**Problem details:**
The answer should match the records character for character.

**Records for the task:**
--------------------

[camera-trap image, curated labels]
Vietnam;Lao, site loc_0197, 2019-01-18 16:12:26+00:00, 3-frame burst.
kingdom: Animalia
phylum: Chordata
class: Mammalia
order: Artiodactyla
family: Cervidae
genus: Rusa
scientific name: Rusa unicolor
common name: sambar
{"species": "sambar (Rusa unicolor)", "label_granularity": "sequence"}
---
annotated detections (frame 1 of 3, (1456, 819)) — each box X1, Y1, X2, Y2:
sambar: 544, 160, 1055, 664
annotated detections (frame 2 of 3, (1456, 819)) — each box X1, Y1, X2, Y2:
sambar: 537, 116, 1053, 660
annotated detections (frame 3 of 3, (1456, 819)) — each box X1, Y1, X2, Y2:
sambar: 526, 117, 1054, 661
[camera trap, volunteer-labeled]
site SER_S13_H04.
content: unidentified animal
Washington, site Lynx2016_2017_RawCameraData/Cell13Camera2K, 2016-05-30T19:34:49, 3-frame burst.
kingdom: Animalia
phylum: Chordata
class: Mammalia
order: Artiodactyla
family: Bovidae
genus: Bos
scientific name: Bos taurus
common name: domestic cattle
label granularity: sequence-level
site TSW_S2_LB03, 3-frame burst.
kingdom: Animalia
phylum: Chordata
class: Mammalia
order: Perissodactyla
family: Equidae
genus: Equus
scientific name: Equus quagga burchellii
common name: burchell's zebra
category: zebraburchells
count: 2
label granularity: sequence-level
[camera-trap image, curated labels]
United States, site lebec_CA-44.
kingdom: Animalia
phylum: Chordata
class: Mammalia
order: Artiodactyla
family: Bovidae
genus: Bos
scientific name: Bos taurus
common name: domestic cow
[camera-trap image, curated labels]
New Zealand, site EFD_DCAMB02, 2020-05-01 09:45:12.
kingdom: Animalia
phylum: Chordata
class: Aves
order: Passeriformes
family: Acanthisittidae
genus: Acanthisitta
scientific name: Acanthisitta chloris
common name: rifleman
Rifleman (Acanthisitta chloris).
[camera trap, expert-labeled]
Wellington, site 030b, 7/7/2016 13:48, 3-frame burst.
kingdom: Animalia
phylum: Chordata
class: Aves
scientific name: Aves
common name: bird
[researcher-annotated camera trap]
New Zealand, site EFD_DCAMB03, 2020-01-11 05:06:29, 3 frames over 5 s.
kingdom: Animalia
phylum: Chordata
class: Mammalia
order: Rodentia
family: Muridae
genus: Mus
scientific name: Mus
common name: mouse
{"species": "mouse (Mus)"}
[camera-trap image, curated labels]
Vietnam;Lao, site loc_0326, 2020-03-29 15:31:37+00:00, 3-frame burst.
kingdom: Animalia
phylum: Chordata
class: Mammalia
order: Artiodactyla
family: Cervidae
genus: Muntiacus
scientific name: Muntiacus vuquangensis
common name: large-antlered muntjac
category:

--------------------

**Written answer:**
[camera-trap image, curated labels]
Vietnam;Lao, site loc_0197, 2019-01-18 16:12:26+00:00, 3-frame burst.
kingdom: Animalia
phylum: Chordata
class: Mammalia
order: Artiodactyla
family: Cervidae
genus: Rusa
scientific name: Rusa unicolor
common name: sambar
{"species": "sambar (Rusa unicolor)", "label_granularity": "sequence"}
---
annotated detections (frame 1 of 3, (1456, 819)) — each box X1, Y1, X2, Y2:
sambar: 544, 160, 1055, 664
annotated detections (frame 2 of 3, (1456, 819)) — each box X1, Y1, X2, Y2:
sambar: 537, 116, 1053, 660
annotated detections (frame 3 of 3, (1456, 819)) — each box X1, Y1, X2, Y2:
sambar: 526, 117, 1054, 661
[camera trap, volunteer-labeled]
site SER_S13_H04.
content: unidentified animal
Washington, site Lynx2016_2017_RawCameraData/Cell13Camera2K, 2016-05-30T19:34:49, 3-frame burst.
kingdom: Animalia
phylum: Chordata
class: Mammalia
order: Artiodactyla
family: Bovidae
genus: Bos
scientific name: Bos taurus
common name: domestic cattle
label granularity: sequence-level
site TSW_S2_LB03, 3-frame burst.
kingdom: Animalia
phylum: Chordata
class: Mammalia
order: Perissodactyla
family: Equidae
genus: Equus
scientific name: Equus quagga burchellii
common name: burchell's zebra
category: zebraburchells
count: 2
label granularity: sequence-level
[camera-trap image, curated labels]
United States, site lebec_CA-44.
kingdom: Animalia
phylum: Chordata
class: Mammalia
order: Artiodactyla
family: Bovidae
genus: Bos
scientific name: Bos taurus
common name: domestic cow
[camera-trap image, curated labels]
New Zealand, site EFD_DCAMB02, 2020-05-01 09:45:12.
kingdom: Animalia
phylum: Chordata
class: Aves
order: Passeriformes
family: Acanthisittidae
genus: Acanthisitta
scientific name: Acanthisitta chloris
common name: rifleman
Rifleman (Acanthisitta chloris).
[camera trap, expert-labeled]
Wellington, site 030b, 7/7/2016 13:48, 3-frame burst.
kingdom: Animalia
phylum: Chordata
class: Aves
scientific name: Aves
common name: bird
[researcher-annotated camera trap]
New Zealand, site EFD_DCAMB03, 2020-01-11 05:06:29, 3 frames over 5 s.
kingdom: Animalia
phylum: Chordata
class: Mammalia
order: Rodentia
family: Muridae
genus: Mus
scientific name: Mus
common name: mouse
{"species": "mouse (Mus)"}
[camera-trap image, curated labels]
Vietnam;Lao, site loc_0326, 2020-03-29 15:31:37+00:00, 3-frame burst.
kingdom: Animalia
phylum: Chordata
class: Mammalia
order: Artiodactyla
family: Cervidae
genus: Muntiacus
scientific name: Muntiacus vuquangensis
common name: large-antlered muntjac
category:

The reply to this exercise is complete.